§ Action item: All lines from the one containing "scientific name: Odocoileus hemionus" down to the one containing "[citizen-science consensus label]", both ends included, are to be given again exactly; omit the rest of the listing below.

§ Extracted data:
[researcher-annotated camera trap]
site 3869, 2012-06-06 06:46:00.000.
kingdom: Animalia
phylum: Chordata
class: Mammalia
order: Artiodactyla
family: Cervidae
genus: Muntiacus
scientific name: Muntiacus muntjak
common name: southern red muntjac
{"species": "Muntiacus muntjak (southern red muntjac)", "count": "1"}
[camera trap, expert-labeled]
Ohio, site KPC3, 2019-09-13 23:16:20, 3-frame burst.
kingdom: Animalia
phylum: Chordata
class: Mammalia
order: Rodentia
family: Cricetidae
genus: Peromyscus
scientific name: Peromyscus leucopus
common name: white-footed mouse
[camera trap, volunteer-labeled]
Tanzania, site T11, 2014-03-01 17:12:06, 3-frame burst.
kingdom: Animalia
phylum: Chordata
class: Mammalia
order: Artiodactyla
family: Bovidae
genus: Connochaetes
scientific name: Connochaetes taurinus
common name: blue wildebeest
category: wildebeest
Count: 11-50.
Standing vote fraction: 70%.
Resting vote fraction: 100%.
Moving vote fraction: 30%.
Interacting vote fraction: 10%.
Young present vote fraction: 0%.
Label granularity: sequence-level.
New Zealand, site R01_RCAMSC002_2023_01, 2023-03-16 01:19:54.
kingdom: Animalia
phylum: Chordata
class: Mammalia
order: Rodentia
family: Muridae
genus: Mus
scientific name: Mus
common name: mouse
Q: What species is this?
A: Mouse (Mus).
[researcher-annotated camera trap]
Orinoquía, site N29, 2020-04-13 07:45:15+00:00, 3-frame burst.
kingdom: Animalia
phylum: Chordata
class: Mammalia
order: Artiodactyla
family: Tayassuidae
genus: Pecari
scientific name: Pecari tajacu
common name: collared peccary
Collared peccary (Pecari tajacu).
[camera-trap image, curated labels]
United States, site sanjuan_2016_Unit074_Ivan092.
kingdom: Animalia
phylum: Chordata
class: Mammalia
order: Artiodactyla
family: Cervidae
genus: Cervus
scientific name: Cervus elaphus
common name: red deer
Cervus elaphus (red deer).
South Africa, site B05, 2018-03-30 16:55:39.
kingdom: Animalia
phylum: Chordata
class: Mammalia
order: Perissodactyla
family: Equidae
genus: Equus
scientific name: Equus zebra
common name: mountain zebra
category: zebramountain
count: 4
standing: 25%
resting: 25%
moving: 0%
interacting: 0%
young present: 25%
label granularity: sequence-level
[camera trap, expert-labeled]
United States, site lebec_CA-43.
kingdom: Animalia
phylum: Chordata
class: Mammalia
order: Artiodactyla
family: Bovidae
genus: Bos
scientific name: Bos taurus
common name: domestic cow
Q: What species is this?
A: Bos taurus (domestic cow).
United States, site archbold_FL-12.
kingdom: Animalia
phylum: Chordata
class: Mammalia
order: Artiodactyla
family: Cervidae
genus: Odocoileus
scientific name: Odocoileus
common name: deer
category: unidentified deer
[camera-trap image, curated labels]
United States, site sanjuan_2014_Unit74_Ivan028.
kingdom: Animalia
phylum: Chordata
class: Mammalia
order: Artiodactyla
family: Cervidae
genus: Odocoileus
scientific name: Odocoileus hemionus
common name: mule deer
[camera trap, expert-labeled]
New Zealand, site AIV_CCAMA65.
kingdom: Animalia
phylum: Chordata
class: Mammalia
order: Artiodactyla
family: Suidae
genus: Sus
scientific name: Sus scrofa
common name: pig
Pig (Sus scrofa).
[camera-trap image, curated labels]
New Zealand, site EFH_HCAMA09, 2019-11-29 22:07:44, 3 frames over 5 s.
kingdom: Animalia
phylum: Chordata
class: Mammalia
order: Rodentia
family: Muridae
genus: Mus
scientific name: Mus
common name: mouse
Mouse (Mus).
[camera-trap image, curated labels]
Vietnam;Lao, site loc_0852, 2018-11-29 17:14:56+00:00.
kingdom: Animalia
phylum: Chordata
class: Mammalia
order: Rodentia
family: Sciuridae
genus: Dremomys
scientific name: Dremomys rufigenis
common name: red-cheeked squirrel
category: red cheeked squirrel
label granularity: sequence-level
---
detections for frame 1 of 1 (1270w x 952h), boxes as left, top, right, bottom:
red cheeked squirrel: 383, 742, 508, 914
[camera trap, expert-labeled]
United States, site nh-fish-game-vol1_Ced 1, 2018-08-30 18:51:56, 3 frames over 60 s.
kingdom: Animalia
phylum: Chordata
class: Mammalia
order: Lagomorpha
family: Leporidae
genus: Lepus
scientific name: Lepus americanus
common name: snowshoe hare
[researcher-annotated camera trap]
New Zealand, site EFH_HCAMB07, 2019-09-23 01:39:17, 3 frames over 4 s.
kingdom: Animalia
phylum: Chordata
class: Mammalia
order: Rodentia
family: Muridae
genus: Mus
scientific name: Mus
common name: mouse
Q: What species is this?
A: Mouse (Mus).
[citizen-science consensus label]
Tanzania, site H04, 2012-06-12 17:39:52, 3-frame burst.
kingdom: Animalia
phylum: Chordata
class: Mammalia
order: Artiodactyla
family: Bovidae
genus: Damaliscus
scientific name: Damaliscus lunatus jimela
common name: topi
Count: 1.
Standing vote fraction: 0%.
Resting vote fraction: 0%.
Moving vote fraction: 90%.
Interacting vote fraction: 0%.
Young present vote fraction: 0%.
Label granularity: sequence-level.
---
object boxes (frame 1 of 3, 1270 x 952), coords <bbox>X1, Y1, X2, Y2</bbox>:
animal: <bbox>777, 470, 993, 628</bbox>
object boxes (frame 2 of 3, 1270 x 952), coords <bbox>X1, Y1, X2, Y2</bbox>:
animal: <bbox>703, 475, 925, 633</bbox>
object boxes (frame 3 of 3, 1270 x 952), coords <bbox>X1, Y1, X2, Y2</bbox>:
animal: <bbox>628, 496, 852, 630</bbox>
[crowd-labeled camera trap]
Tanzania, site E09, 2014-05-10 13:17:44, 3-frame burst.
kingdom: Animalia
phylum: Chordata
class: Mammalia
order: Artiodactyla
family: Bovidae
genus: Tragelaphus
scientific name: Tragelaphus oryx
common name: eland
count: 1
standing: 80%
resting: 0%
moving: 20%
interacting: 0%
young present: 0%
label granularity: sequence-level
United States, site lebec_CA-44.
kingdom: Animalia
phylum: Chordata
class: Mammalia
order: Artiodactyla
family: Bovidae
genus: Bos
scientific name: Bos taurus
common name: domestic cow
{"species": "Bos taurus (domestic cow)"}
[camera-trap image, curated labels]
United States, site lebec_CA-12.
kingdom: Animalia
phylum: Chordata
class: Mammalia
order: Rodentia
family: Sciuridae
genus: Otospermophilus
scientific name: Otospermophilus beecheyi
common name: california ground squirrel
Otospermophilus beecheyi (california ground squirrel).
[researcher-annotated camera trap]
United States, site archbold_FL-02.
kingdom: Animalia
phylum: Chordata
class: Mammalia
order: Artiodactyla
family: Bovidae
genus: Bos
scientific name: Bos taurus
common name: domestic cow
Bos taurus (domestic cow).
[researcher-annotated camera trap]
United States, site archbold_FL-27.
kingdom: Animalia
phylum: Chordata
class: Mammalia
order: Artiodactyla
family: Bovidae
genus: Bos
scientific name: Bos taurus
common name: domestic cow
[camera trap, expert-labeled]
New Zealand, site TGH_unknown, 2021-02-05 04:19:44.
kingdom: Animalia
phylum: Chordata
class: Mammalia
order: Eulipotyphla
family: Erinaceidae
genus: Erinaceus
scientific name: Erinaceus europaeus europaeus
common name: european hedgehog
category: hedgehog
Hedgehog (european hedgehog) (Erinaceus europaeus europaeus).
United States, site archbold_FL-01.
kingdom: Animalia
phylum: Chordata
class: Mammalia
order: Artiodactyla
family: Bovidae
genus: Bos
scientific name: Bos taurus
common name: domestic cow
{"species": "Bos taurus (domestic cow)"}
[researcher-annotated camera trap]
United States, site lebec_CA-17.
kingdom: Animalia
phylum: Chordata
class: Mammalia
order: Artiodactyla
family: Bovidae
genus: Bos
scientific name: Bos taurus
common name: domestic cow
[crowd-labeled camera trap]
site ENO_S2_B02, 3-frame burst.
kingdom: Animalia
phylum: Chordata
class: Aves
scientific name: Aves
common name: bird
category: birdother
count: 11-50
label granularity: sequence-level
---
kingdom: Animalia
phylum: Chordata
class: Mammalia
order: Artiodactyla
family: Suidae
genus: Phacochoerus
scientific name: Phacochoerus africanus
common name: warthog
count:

§ Task result:
scientific name: Odocoileus hemionus
common name: mule deer
[camera trap, expert-labeled]
New Zealand, site AIV_CCAMA65.
kingdom: Animalia
phylum: Chordata
class: Mammalia
order: Artiodactyla
family: Suidae
genus: Sus
scientific name: Sus scrofa
common name: pig
Pig (Sus scrofa).
[camera-trap image, curated labels]
New Zealand, site EFH_HCAMA09, 2019-11-29 22:07:44, 3 frames over 5 s.
kingdom: Animalia
phylum: Chordata
class: Mammalia
order: Rodentia
family: Muridae
genus: Mus
scientific name: Mus
common name: mouse
Mouse (Mus).
[camera-trap image, curated labels]
Vietnam;Lao, site loc_0852, 2018-11-29 17:14:56+00:00.
kingdom: Animalia
phylum: Chordata
class: Mammalia
order: Rodentia
family: Sciuridae
genus: Dremomys
scientific name: Dremomys rufigenis
common name: red-cheeked squirrel
category: red cheeked squirrel
label granularity: sequence-level
---
detections for frame 1 of 1 (1270w x 952h), boxes as left, top, right, bottom:
red cheeked squirrel: 383, 742, 508, 914
[camera trap, expert-labeled]
United States, site nh-fish-game-vol1_Ced 1, 2018-08-30 18:51:56, 3 frames over 60 s.
kingdom: Animalia
phylum: Chordata
class: Mammalia
order: Lagomorpha
family: Leporidae
genus: Lepus
scientific name: Lepus americanus
common name: snowshoe hare
[researcher-annotated camera trap]
New Zealand, site EFH_HCAMB07, 2019-09-23 01:39:17, 3 frames over 4 s.
kingdom: Animalia
phylum: Chordata
class: Mammalia
order: Rodentia
family: Muridae
genus: Mus
scientific name: Mus
common name: mouse
Q: What species is this?
A: Mouse (Mus).
[citizen-science consensus label]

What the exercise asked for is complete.